The sound of Clare’s crying troubled Benjy’s dreams. He felt something of her emotion and, roused from sleep, he lifted his head and breathed in. All smelled as it should have and the house was quiet, so he settled back into a dream of quick rats.
The following day, Benjy woke early. Sometime in the night, he had climbed onto the bed. Had he noticed the humans were not there with him? He certainly noticed in the morning. He was alone at the head of a bed without sheets, the light of an autumn morning coming through the now uncurtained bedroom window. He jumped down and cautiously explored the house, the only sounds being the loud hum of the fridge, the clicking of his nails on wood (bedroom, living room, dining room), linoleum (kitchen), ceramic tile (bathroom). There were also the sounds from outside: cars, mostly, and distant voices.
For the first time in a while, Benjy called out Randy’s name.
— Rrr-andy!
The sound did not quite echo, but it held in the air a little longer than usual. It was as if words persisted when there were no humans around to hear them. He was not upset. Randy and Clare had not got his permission to leave. They would return. He ate a few bites of pasta and tuna, drank from his water bowl, then returned to the bed. He peed in the place on the bed where Randy’s pillow should have been before going back to sleep.
That was, more or less, how the first days passed. Benjy slept, padded about, drank from his bowl (and then the toilet), waited. The days were measured by the slowed passage of time, by darkness and by light. But as time passed, he grew more and more hungry. The first morning, Benjy had been less than thrilled to find pasta and tuna in his bowl. He’d nevertheless eaten every bit by the end of the day. By the end of the second day, he had licked the bowl so clean there was no hint of tuna left on the porcelain. From that moment, the house became a place in which to search for food.
The fridge, so fascinating when Randy or Clare opened it, was inaccessible to him. He understood how the door opened. He could put his paw on the magnetized strip — the indentation — between the body of the fridge and its door. What he could not do was open the door. He could not get a proper angle or produce the necessary torque when standing directly in front of the door. The kitchen cupboards were at first as inaccessible as the fridge, but Benjy hit on the idea of pushing a chair over to the counter. He jumped onto the chair, then onto the countertop. Standing up on the countertop, he was able to open the cupboard doors. Little good that did him, though. He could smell a number of things, but the bottom shelf of the cupboard was all he could reach. For all his trouble, the only things he managed to knock down were an opened bag of uncooked macaroni and a can of mushroom soup.
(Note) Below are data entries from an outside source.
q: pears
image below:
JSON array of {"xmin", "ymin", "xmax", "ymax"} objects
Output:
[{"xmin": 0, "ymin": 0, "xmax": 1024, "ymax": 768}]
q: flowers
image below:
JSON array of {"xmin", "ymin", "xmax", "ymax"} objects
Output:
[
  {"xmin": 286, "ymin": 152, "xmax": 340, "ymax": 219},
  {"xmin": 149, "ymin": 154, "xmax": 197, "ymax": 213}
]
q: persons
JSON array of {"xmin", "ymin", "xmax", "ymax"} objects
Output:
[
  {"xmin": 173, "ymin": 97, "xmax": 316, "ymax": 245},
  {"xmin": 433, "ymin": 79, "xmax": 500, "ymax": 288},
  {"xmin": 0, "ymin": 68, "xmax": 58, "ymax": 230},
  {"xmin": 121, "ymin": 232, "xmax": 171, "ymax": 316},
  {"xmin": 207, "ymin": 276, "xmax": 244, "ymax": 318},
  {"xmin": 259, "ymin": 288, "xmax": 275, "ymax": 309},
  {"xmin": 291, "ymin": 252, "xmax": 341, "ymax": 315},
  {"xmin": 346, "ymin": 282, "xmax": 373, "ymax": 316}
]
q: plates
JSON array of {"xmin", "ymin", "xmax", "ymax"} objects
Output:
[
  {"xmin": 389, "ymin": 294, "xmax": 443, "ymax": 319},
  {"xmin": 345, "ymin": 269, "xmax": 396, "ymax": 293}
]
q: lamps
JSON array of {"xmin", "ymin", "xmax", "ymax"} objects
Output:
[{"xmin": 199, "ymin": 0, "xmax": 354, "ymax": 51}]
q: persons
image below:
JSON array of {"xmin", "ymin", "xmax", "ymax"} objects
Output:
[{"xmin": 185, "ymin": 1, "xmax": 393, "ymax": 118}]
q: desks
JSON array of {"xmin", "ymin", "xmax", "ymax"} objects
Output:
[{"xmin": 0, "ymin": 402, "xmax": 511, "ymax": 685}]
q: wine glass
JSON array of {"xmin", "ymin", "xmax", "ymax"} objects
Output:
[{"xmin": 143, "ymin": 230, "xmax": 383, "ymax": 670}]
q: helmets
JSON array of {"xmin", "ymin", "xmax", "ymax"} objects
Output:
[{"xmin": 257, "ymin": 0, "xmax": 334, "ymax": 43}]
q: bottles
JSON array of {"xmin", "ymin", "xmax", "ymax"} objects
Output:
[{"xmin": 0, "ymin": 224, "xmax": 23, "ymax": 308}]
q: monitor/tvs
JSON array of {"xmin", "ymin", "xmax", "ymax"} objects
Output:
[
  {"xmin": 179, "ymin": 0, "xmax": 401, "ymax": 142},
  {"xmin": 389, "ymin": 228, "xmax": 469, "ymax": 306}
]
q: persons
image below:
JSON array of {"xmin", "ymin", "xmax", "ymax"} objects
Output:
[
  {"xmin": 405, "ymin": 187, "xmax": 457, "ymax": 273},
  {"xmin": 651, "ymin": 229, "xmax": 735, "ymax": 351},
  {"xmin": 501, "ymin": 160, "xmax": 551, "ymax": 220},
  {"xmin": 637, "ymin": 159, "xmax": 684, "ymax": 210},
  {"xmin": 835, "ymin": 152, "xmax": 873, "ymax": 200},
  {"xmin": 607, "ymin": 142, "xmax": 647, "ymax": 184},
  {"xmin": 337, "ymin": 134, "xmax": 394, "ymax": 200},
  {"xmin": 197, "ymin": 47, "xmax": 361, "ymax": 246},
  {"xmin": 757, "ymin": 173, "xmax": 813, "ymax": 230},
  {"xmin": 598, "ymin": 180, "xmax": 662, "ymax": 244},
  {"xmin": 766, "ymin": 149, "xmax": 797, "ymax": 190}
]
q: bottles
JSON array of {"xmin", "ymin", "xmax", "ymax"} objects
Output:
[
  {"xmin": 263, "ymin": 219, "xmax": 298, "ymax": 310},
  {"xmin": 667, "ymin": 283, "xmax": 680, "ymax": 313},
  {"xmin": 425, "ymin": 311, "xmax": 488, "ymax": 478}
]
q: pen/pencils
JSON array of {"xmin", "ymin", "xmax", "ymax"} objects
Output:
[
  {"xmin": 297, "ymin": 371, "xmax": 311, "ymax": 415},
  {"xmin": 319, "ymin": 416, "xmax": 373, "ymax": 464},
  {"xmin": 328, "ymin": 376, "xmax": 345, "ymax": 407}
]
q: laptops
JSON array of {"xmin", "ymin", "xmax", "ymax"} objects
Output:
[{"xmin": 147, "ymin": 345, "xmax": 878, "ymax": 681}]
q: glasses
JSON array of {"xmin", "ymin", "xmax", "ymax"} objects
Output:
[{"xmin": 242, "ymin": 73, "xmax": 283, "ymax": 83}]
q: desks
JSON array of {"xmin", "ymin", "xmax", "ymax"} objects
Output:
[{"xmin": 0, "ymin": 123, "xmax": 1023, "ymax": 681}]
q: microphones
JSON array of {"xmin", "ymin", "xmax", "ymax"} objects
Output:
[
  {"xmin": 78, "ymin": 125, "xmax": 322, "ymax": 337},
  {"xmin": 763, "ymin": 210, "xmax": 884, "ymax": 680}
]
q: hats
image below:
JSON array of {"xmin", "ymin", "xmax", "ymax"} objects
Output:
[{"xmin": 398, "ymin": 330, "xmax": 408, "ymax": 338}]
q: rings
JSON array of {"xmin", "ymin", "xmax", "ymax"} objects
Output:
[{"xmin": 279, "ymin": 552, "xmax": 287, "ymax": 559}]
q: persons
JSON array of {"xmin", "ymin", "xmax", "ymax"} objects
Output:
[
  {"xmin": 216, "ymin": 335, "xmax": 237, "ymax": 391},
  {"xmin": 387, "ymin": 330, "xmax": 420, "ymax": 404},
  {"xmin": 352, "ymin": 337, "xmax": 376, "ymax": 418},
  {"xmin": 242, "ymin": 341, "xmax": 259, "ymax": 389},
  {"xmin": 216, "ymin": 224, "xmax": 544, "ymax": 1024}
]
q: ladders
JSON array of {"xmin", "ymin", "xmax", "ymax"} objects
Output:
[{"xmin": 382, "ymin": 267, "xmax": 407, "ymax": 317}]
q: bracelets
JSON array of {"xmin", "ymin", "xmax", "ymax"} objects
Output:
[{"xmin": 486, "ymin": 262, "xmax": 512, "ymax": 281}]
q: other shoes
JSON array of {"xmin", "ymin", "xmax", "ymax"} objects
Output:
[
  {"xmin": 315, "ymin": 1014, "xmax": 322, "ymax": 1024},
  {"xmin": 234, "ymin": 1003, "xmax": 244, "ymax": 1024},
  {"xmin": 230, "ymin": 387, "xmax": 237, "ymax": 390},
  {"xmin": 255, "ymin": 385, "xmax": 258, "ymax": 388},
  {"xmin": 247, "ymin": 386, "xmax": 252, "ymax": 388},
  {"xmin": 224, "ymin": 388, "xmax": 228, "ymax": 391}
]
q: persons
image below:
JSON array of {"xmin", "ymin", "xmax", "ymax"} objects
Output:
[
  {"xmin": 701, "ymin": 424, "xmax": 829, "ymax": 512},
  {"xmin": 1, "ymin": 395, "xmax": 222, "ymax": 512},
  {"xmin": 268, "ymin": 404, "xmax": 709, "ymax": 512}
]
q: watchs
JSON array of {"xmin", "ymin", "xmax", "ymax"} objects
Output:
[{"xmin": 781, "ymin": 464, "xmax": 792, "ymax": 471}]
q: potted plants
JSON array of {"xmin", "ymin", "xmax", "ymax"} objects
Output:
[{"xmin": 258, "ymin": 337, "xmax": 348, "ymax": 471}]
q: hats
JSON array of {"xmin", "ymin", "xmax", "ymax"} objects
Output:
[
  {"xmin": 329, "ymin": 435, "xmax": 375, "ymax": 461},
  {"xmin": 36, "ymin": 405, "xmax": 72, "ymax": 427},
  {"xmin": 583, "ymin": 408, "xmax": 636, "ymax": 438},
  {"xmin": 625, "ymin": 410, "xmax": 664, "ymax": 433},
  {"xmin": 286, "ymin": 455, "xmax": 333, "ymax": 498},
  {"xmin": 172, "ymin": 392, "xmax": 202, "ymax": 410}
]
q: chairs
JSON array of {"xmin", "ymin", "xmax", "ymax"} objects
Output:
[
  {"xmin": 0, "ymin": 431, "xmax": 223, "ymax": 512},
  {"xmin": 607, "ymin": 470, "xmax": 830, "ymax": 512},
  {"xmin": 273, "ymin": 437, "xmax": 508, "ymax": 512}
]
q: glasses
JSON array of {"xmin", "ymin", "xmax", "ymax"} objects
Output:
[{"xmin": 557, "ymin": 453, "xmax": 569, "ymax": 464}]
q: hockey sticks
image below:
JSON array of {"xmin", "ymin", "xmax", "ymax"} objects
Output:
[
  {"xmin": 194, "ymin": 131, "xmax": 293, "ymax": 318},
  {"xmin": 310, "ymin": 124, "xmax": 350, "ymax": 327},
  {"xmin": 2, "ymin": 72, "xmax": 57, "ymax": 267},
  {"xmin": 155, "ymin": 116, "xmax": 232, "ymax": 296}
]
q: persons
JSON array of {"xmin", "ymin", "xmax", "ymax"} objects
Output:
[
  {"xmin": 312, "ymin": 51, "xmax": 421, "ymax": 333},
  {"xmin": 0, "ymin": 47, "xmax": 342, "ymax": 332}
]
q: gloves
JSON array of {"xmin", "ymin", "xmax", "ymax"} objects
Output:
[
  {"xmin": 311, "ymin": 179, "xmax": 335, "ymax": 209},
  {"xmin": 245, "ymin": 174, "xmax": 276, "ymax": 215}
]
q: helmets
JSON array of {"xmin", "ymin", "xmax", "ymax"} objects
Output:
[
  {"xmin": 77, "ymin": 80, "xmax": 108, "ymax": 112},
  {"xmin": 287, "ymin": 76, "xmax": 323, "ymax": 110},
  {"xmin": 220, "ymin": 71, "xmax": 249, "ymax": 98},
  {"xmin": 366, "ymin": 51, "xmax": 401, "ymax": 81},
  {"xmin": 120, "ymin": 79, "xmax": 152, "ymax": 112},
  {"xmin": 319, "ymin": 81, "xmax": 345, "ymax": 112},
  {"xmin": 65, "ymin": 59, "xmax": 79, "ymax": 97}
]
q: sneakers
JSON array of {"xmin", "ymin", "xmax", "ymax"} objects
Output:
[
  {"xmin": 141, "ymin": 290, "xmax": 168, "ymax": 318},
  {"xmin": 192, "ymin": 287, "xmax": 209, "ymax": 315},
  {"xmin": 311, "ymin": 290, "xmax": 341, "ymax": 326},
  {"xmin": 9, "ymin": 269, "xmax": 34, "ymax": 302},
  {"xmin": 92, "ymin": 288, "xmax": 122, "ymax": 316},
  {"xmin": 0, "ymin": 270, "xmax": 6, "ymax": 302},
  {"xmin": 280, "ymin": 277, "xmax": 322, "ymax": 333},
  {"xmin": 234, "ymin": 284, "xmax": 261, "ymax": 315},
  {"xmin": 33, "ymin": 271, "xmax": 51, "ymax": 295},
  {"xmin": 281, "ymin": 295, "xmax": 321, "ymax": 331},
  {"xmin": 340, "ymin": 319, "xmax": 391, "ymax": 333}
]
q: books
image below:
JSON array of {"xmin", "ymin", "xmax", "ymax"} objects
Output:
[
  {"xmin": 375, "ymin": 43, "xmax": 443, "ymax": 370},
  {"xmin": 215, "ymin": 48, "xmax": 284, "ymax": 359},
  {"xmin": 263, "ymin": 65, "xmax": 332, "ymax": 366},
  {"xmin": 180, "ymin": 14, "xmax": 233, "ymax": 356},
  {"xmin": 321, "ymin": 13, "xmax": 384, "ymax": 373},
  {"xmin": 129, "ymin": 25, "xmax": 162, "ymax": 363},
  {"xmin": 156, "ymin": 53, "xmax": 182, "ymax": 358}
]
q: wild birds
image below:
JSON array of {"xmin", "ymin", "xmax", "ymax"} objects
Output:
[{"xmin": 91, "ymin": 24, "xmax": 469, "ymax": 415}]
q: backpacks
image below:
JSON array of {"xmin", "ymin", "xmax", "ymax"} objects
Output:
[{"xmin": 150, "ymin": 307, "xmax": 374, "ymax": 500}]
He ate the macaroni at once but the can of soup was no more than a toy to bat around.
The third and fourth days were dire. All speculation about dominance or dignity stopped. He understood at last that he had been abandoned — he knew it — and although the thought wounded him he put it aside. There was still water when he flushed the toilet. That was good. But he grew desperate for something solid. Remembering words that Majnoun had taught him, words that humans always responded to (said Majnoun), Benjy went to the front door and cried out.
— Help me! Help me!
For what seemed like days, he cried the words out. He spoke the words clearly and he was heard by a number of pedestrians. Unfortunately, circumstances conspired against the dog. To begin with, it was Halloween. Along Rhodes Avenue, a number of houses were done up in ghastly fashion. There were pumpkins on ledges, witches and zombies on lawns and porches. Some of the witches cackled as one approached them. Some of the zombies groaned loudly and moved their outstretched arms up and down. Given all that, Benjy’s high-pitched calls for help were not alarming. Of those who heard his cries, a good number took his words for a witty reference to an old film in which a man is transformed into a fly.
It would have been better had Benjy simply barked. The sound of a dog in distress would not have amused anyone.